▶ **ABOUT THIS TASK**
Show each line from the listing that includes the word "Black".
—————
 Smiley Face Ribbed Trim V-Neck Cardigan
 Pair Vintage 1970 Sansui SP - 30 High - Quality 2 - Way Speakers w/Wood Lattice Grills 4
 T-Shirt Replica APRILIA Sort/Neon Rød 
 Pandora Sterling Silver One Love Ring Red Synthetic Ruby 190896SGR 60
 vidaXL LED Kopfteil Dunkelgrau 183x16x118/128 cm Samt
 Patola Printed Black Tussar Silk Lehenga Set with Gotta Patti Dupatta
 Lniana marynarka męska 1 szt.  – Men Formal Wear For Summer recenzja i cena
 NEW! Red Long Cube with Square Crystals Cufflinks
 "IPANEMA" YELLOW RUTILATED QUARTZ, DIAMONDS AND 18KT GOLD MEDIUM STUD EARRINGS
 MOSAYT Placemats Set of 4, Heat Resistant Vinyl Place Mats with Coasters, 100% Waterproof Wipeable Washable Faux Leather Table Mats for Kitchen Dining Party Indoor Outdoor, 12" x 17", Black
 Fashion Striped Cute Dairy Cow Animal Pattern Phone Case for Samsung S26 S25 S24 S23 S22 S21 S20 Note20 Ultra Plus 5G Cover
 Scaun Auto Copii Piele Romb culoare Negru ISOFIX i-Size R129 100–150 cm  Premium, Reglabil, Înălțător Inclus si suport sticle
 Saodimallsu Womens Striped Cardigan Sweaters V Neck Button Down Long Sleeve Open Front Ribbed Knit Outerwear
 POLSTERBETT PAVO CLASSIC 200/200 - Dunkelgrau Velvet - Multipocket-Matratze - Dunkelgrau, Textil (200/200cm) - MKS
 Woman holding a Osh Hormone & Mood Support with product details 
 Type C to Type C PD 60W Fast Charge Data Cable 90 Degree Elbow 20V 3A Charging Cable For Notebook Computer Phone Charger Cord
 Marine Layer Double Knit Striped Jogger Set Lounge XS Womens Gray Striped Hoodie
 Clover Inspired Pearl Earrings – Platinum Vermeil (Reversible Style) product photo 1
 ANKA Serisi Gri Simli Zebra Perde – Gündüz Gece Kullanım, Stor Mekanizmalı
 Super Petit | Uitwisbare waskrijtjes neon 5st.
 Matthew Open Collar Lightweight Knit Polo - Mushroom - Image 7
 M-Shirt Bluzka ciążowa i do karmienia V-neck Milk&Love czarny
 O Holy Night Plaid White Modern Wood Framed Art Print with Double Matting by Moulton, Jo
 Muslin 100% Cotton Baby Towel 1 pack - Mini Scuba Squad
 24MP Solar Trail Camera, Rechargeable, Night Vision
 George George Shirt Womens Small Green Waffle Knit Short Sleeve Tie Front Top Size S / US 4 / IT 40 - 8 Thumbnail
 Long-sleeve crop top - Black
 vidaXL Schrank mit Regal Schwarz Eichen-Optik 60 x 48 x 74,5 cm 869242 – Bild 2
—————
▶ **WORKED SOLUTION**
 Patola Printed Black Tussar Silk Lehenga Set with Gotta Patti Dupatta
 MOSAYT Placemats Set of 4, Heat Resistant Vinyl Place Mats with Coasters, 100% Waterproof Wipeable Washable Faux Leather Table Mats for Kitchen Dining Party Indoor Outdoor, 12" x 17", Black
 Long-sleeve crop top - Black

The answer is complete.